* **The problem**
Without including any pictures, write out all the records word for word.
[Opening Entries supplied section]
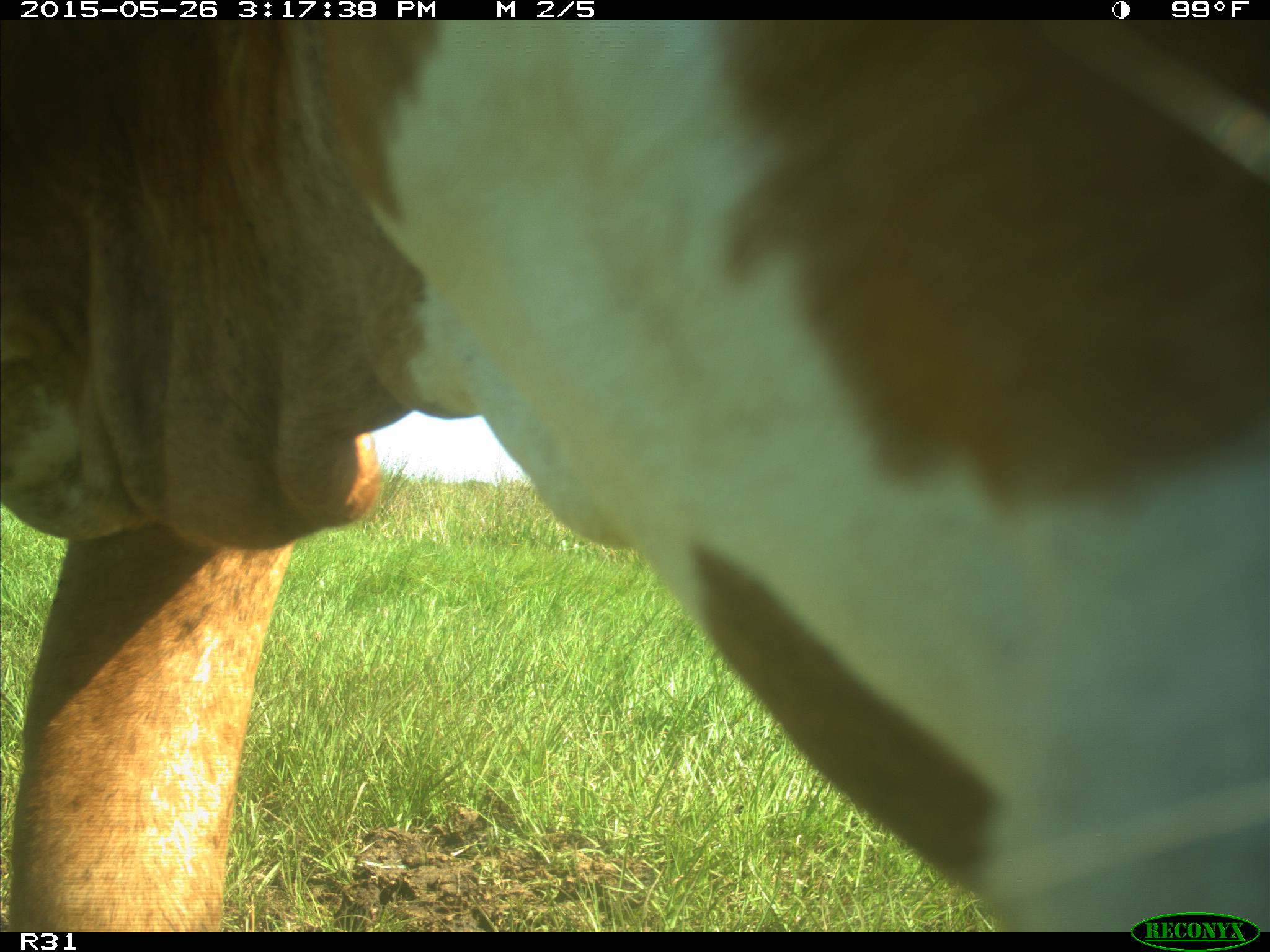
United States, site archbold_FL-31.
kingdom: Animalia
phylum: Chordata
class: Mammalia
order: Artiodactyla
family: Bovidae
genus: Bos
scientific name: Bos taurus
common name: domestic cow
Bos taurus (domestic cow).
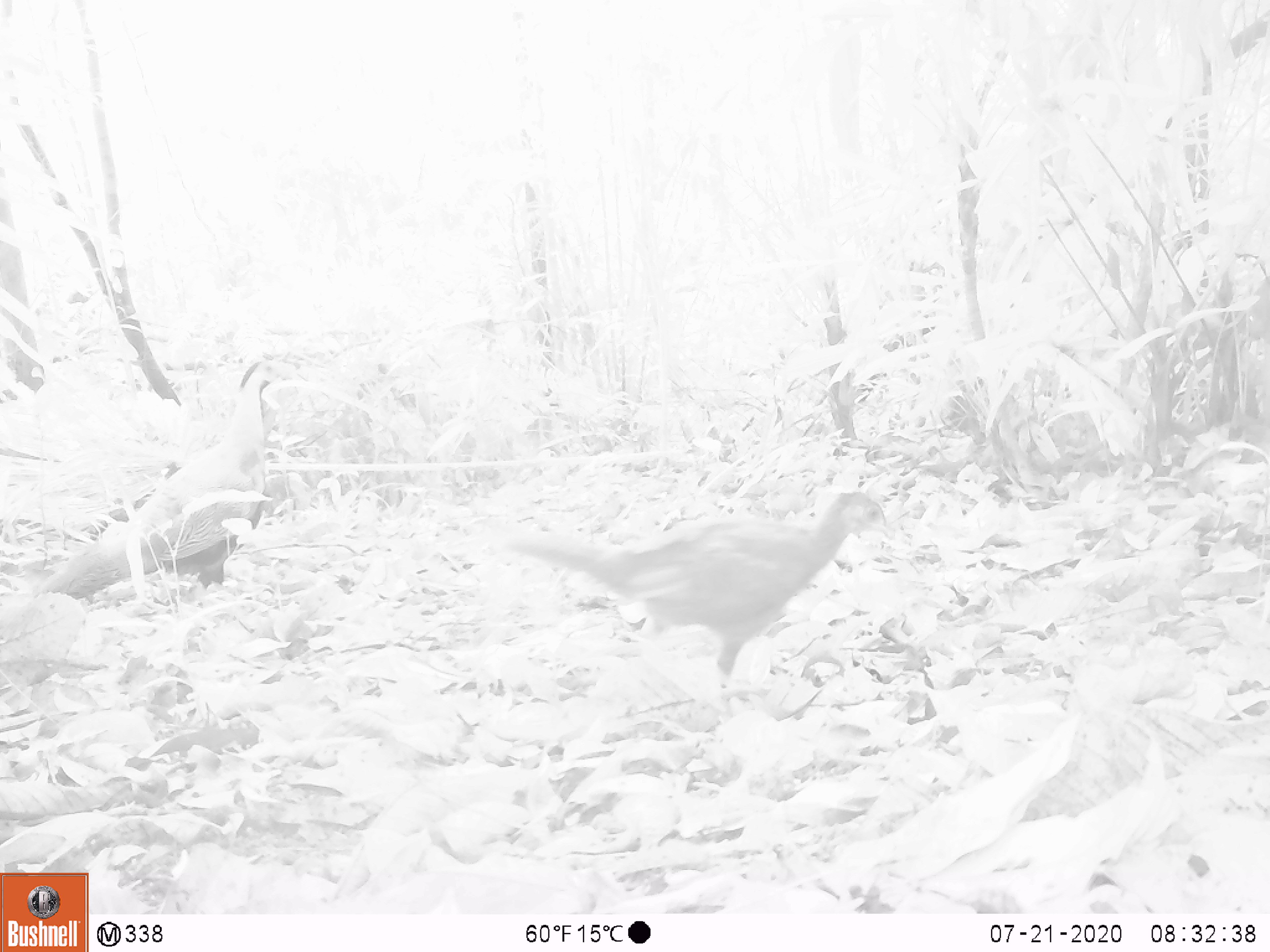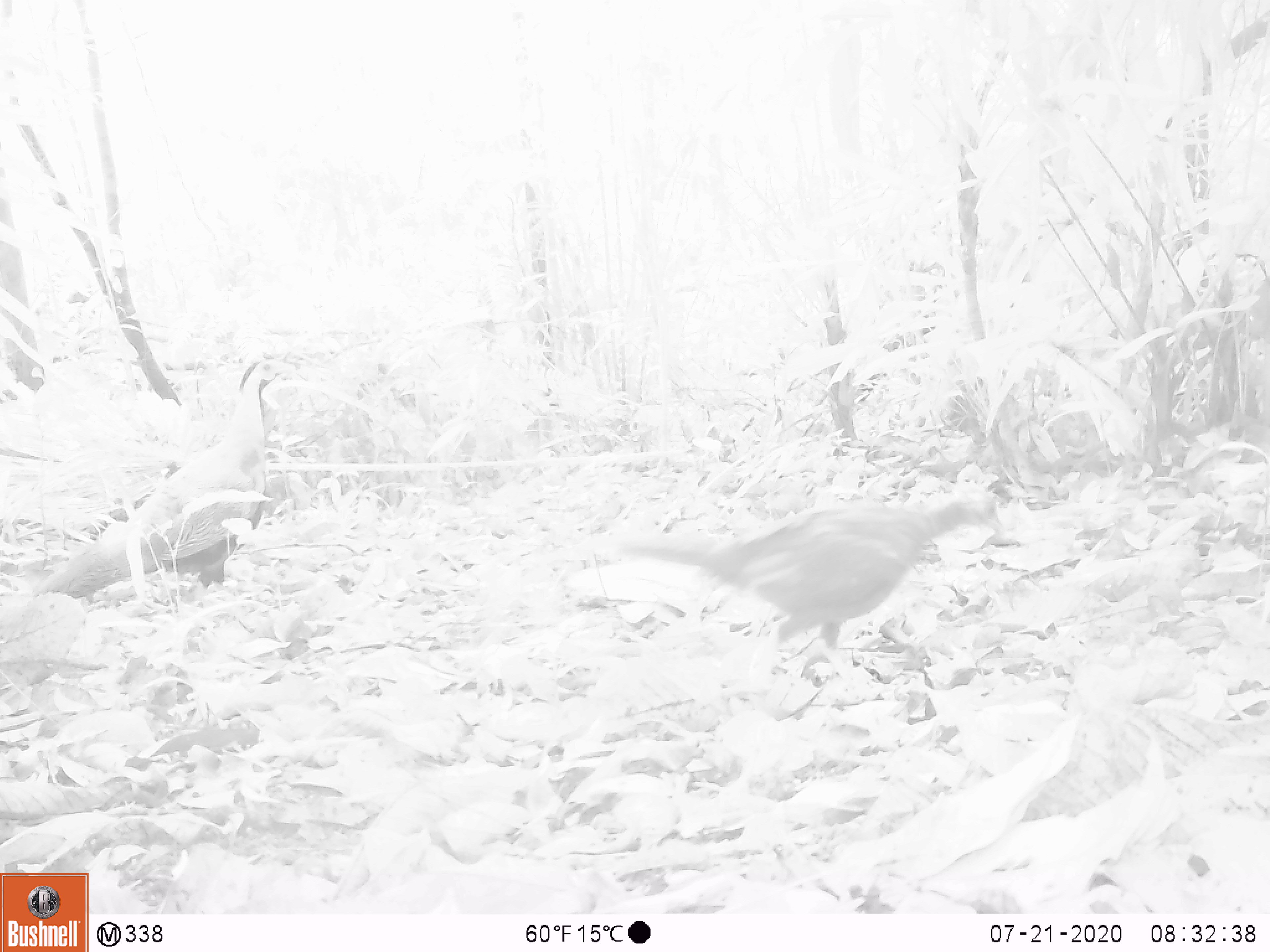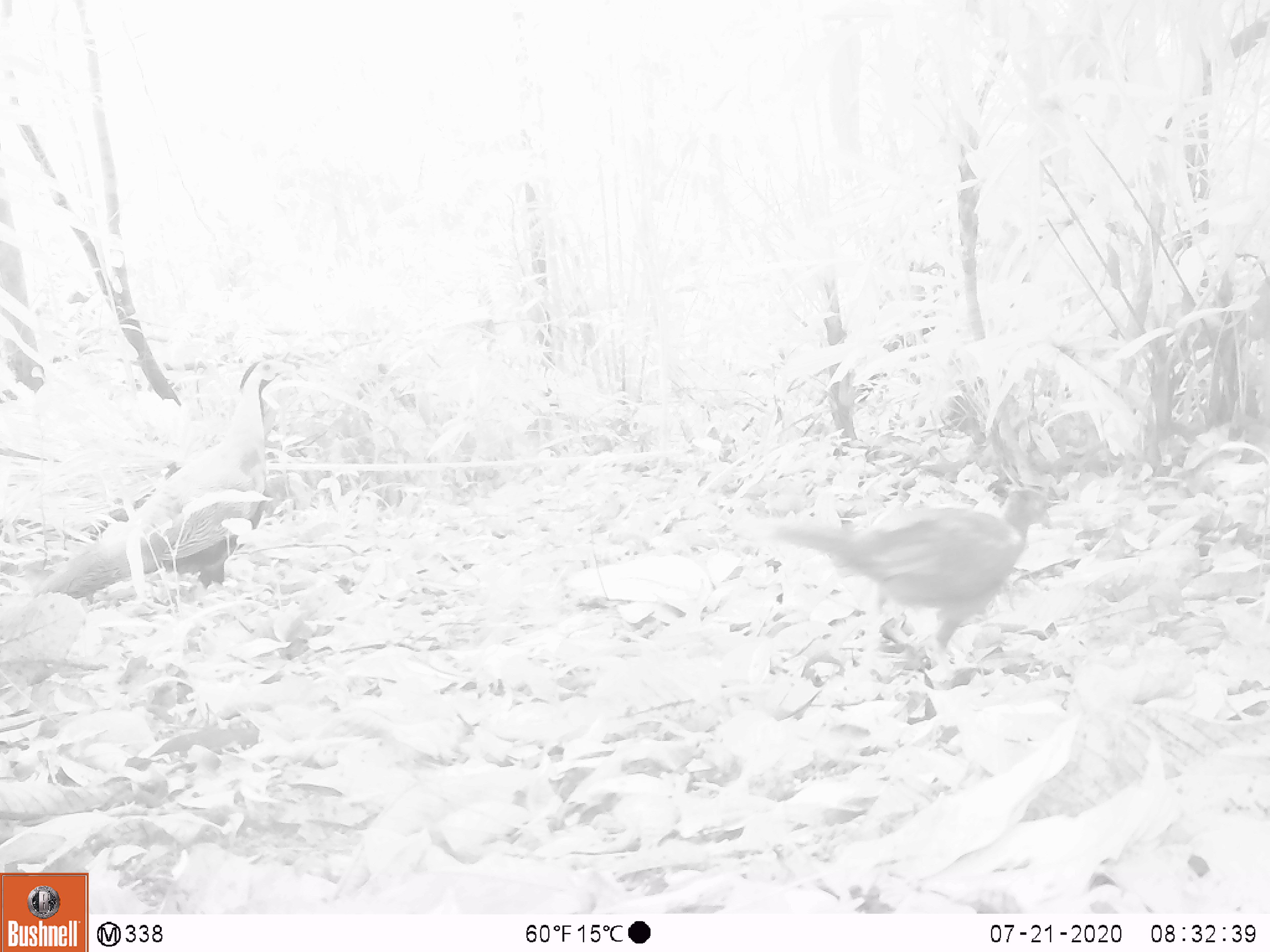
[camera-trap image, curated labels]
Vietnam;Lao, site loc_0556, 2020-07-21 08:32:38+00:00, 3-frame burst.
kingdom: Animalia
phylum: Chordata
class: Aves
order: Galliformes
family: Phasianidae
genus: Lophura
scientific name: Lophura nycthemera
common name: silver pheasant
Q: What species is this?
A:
[Closing Entries supplied section]
* **Solved problem**
United States, site archbold_FL-31.
kingdom: Animalia
phylum: Chordata
class: Mammalia
order: Artiodactyla
family: Bovidae
genus: Bos
scientific name: Bos taurus
common name: domestic cow
Bos taurus (domestic cow).
[camera-trap image, curated labels]
Vietnam;Lao, site loc_0556, 2020-07-21 08:32:38+00:00, 3-frame burst.
kingdom: Animalia
phylum: Chordata
class: Aves
order: Galliformes
family: Phasianidae
genus: Lophura
scientific name: Lophura nycthemera
common name: silver pheasant
Q: What species is this?
A:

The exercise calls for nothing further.